Preheat oven to 350 degrees F.
Place a large skillet over medium-high heat and once hot add oil.
Season chicken breast with salt and pepper and add to the skillet. Cook on each side for about 6-7 minutes, until no longer pink in the center. Transfer cooked chicken to a plate, cover with foil and set aside.
To the same pan, add diced onion and cook for 1 minute. Add minced garlic, stir and cook for another minute.
Add corn, beans, and chiles. Add chipotle peppers if using. Stir and cook for another minute. Add diced tomatoes and tomato paste, saute 1 minute. Add cumin and paprika.
Pull chicken breasts apart into shredded strips and add to the pan, stir to combine.
Microwave tortillas on high for 30 seconds to soften them.
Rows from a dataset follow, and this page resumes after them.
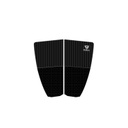 Brunotti Traction pad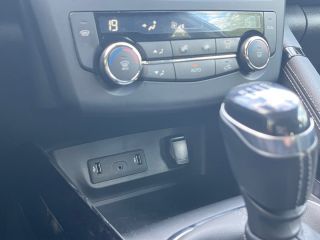 Renault Megane IV 1.2 TCe 130 Energy Grandtour Business Ed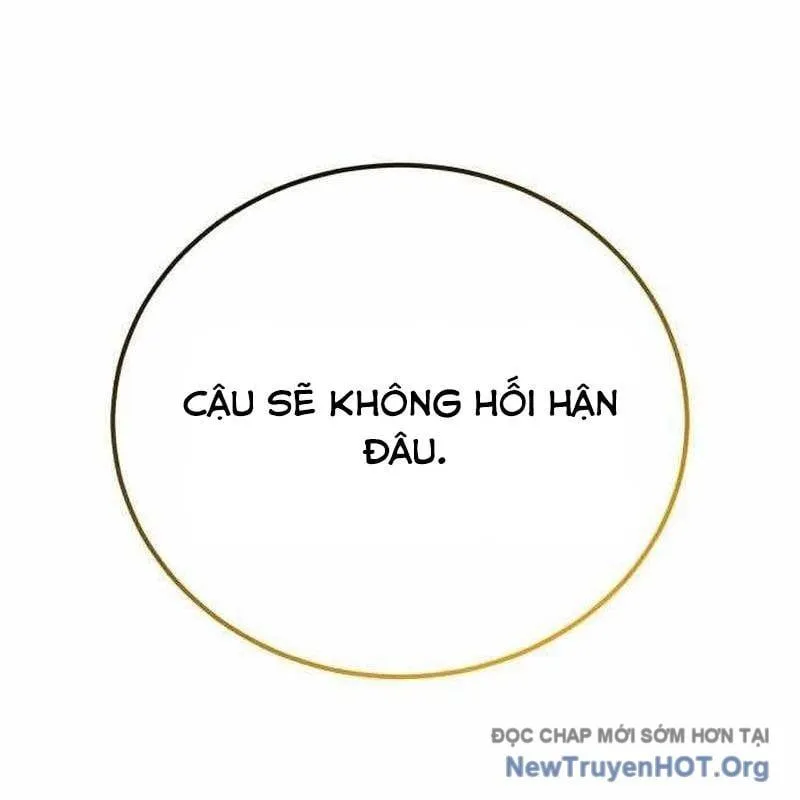 Trang 194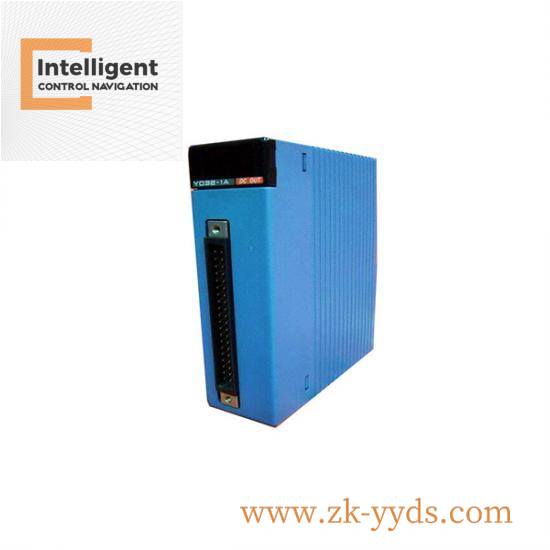 Extreme Networks Summit X46048p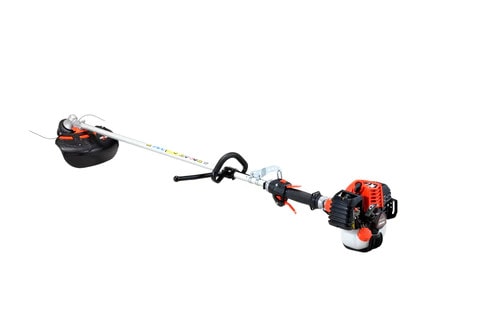Echo HCS-2810ES Hedgecutter image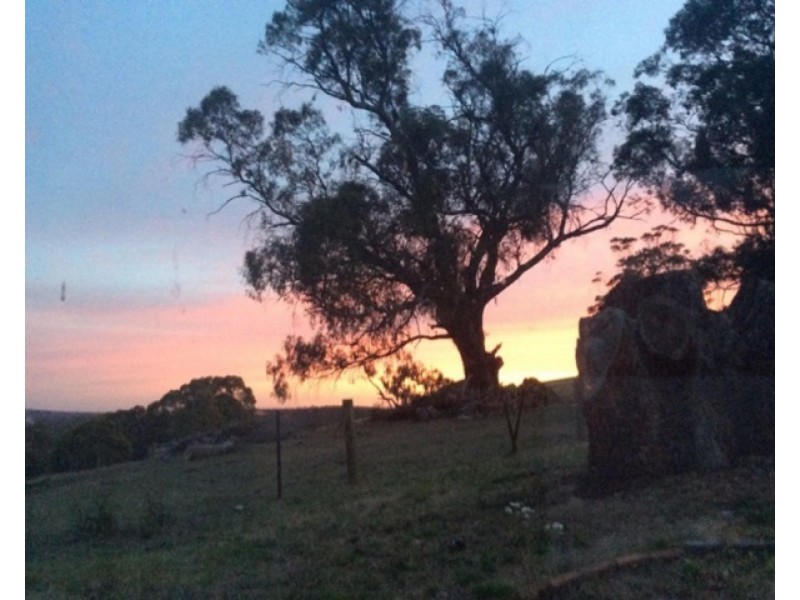 18 Grandmas Road, Smythesdale VIC 3351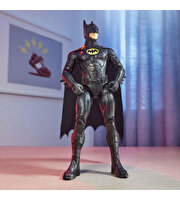 DC Aksiyon Figürü Batman 30 Cm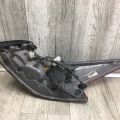 26555-9HM0A | Фонарь наружный лев. NISSAN ALTIMA L33 12-18 - Превью 5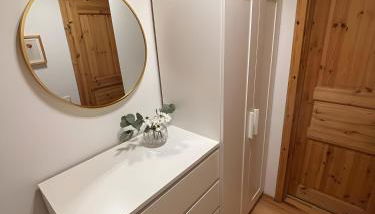 Heiderast Wipperau - Foto 5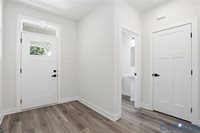 2024 Enon Station Drive, Chester, VA 23836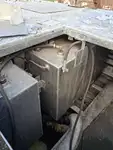 Работни лодки за продажба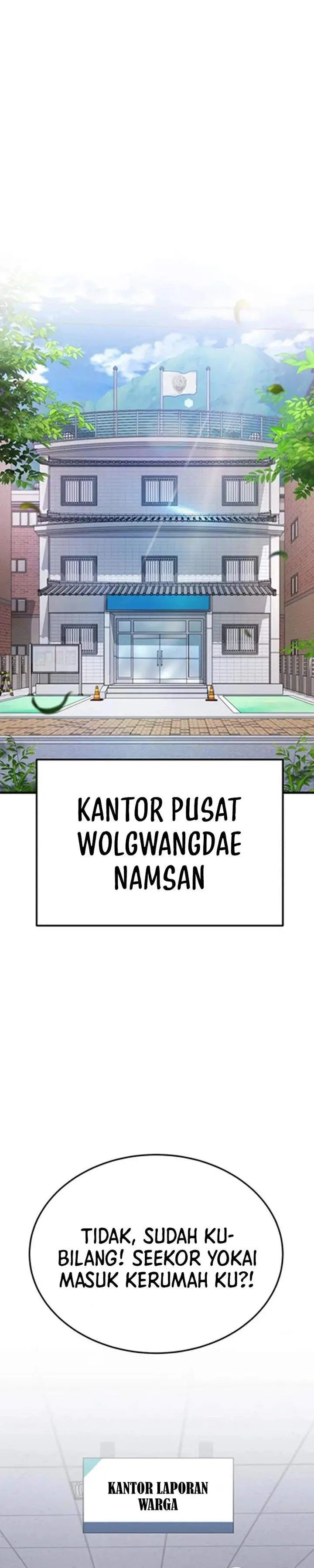 image-komik-the-yaksha-of-joseon-chapter-2-12/85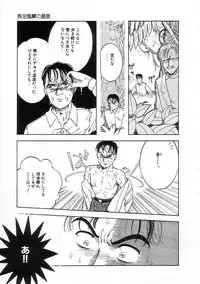 [Tonami Muka] Shoujo no Tekiou to Housan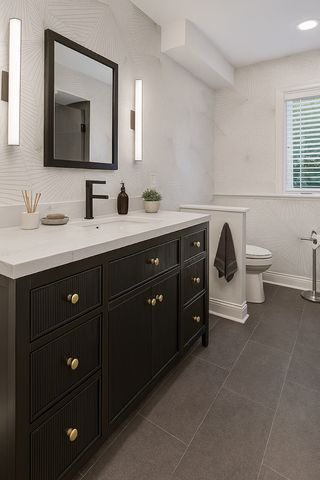 17902 Bearpath Trail, Eden Prairie, MN 55347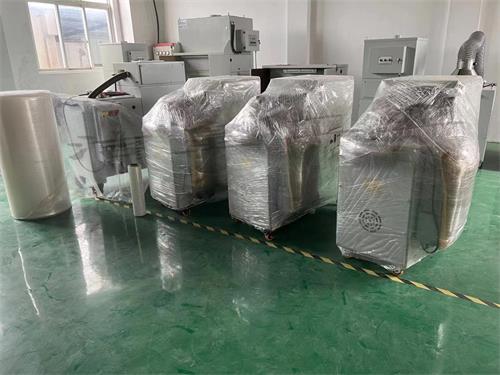 日常打包发货——59博论坛网工业_59博论坛网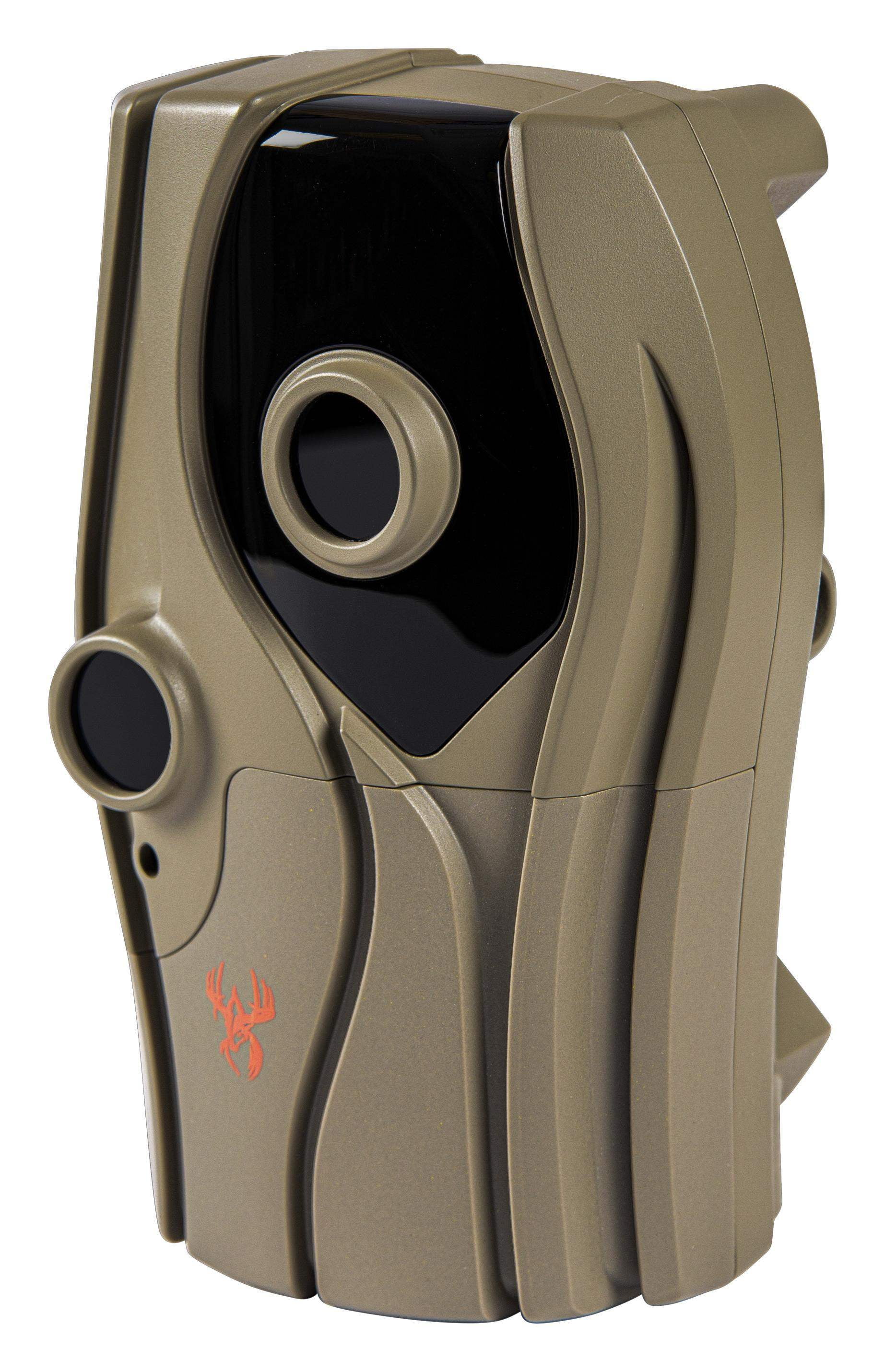 Stealth Cam Wildview Xtreme Wildview Camera Stc Wv12 Manual 2016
Coat the bottom of 2 (9 by 13-inch) pans with about 1/2 cup of enchilada sauce.
Add about 2 tablespoons of enchilada sauce to each tortilla and lightly coat.
Spoon 1/4 cup chicken mixture onto each tortilla. Sprinkle the mixture with Mexican blend cheese. Fold over filling tightly, and place 8 enchiladas in each pan seam side down. Top with remaining enchilada sauce and sprinkle Mozzarella and Cheddar cheese on top.
Bake for 15-20 minutes in the preheated oven until cheese melts.
Garnish with cilantro, sour cream, and chopped tomatoes before serving.